§ **Selected excerpt**:
-.-.-
Ten members of a medical team, including six Americans, were shot and killed by militants as they were returning from providing eye treatment and other health care in remote villages in northern Afghanistan.
KABUL, Afghanistan – KABUL, Afghanistan (AP) — The remains of four of the six Americans killed during a medical mission in northern Afghanistan have begun the journey back to the United States, the U.S. Embassy said Wednesday.
Embassy spokeswoman Caitlin Hayden said the bodies were being transported by U.S. military aircraft and accompanied by FBI personnel.
"In accordance with their families' wishes, the remains of two American citizens will remain in Afghanistan and be laid to rest here, in the country they selflessly and courageously served for so many years," she said.
Ten members of an International Assistance Mission medical team — six Americans, two Afghans, one German and a Briton — were ambushed and killed Aug. 5 by gunmen in Badakhshan province. The team set off from Afghanistan's capital, Kabul, for remote Nuristan province to operate a mobile clinic with eye doctors, a dentist and a general practitioner for people with little access to medical care.
Elsewhere, NATO reported that a U.S. service member died Wednesday following an insurgent attack in southern Afghanistan. The coalition did not disclose the location or details of his death.
NATO also reported that a roadside bomb killed three Afghan civilians and wounded three others Tuesday while they were driving in the Waghaz district of Ghazni province in eastern Afghanistan.
-.-.-
§ **Description of the task**:
Carry on the news report about the medical team killed in northern Afghanistan, picking up right after its last sentence.
-.-.-
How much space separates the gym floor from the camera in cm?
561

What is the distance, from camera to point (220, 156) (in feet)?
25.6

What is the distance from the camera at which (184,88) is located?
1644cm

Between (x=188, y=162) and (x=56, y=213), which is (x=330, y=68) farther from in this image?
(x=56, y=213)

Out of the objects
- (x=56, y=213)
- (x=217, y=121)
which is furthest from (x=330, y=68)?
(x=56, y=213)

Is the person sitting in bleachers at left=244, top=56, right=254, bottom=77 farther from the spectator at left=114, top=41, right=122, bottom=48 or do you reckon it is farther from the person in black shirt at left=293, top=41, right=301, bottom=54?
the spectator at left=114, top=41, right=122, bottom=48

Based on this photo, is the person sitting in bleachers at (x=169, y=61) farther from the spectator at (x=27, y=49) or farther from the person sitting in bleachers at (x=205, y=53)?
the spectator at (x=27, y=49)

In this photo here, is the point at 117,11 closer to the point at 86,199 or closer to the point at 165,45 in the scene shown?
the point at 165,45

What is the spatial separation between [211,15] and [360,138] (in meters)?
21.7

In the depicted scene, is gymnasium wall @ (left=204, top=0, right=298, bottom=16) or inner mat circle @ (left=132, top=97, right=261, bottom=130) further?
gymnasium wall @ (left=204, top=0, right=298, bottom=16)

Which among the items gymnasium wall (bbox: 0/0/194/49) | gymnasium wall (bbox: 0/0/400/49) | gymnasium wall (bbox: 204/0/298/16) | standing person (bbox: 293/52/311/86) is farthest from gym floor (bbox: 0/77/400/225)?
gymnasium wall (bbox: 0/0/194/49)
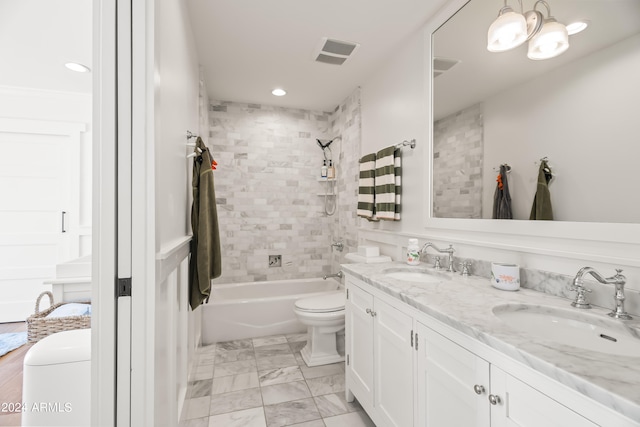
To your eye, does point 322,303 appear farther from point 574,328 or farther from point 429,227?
point 574,328

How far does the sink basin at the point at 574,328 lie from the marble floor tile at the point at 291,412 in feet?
4.36

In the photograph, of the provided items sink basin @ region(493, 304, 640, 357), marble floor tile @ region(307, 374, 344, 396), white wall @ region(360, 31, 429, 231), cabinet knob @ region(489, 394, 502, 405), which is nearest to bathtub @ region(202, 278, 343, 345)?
marble floor tile @ region(307, 374, 344, 396)

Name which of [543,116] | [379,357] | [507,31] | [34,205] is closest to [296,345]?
[379,357]

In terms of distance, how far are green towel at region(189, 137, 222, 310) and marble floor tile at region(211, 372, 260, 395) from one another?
661 mm

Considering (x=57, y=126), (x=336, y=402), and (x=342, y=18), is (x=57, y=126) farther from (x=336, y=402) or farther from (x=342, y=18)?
(x=336, y=402)

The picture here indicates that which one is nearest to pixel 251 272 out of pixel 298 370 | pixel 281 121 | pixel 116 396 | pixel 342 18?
pixel 298 370

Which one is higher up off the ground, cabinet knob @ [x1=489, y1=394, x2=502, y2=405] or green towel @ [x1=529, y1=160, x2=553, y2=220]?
green towel @ [x1=529, y1=160, x2=553, y2=220]

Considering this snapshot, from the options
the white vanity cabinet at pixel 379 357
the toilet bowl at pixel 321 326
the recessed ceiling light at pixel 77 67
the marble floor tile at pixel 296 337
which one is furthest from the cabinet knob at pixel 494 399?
the recessed ceiling light at pixel 77 67

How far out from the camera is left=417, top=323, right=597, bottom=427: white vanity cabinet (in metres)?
0.71

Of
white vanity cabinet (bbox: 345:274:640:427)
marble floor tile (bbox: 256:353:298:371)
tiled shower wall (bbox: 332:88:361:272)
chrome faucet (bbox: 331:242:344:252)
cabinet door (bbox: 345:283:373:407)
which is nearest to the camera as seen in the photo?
white vanity cabinet (bbox: 345:274:640:427)

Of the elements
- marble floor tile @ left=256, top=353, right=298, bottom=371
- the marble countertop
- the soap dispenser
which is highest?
the soap dispenser

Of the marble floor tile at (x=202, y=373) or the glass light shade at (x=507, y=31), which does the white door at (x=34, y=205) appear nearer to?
the marble floor tile at (x=202, y=373)

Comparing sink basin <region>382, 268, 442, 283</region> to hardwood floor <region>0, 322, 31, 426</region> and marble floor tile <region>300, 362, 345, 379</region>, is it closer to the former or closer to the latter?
marble floor tile <region>300, 362, 345, 379</region>

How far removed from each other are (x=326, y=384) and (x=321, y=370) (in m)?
0.19
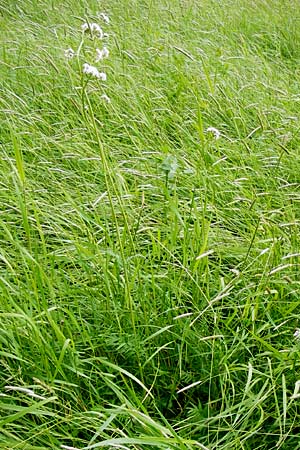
-.-.-
§ **Solved exercise**:
It was the latest in a growing number of civilian deaths caused by insurgent forces.
The number of Afghan civilians killed or injured in the war soared 31 percent in the first six months of the year, with Taliban bombings and assassinations largely responsible for the sharp rise, the United Nations said in a report released Tuesday.
It found the number of deaths and injuries caused by NATO and Afghan government forces dropped 30 percent compared with the first six months of last year, largely a result of curbs on the use of air power and heavy weapons.
But the overall sharp rise in deaths and injuries indicate the war is growing ever-more violent, undermining the coalition's aim of improving security for ordinary Afghans in the face of a virulent Taliban insurgency.
The U.S. command also reported that Taliban fighters fired four rocket-propelled grenades at a mosque near Asadabad in Kunar province on the first day of the Islamic holy month of Ramadan. One of the grenades hit the mosque, breaking windows and cutting down a tree but causing no casualties, it said.
Kunar Gov. Fazlullah Wahidi appealed for a halt in violence during Ramadan.
In the west, two suicide bombers died Wednesday inside a mosque when their explosive vests detonated accidentally, provincial police Chief Mohammad Faqir Askar said.
NATO also reported Wednesday that a joint Afghan and coalition force killed a senior Taliban commander, Maulvi Ghulam Haideri, and Maulvi Sher Agha, a Taliban operative, on Aug. 4 in the Sherzad district of Nangarhar province. Twelve other insurgents were killed in fighting, and 26 rocket-propelled grenades, multiple automatic weapons, grenades and about 1,000 rounds of ammunition were destroyed at the scene, it said.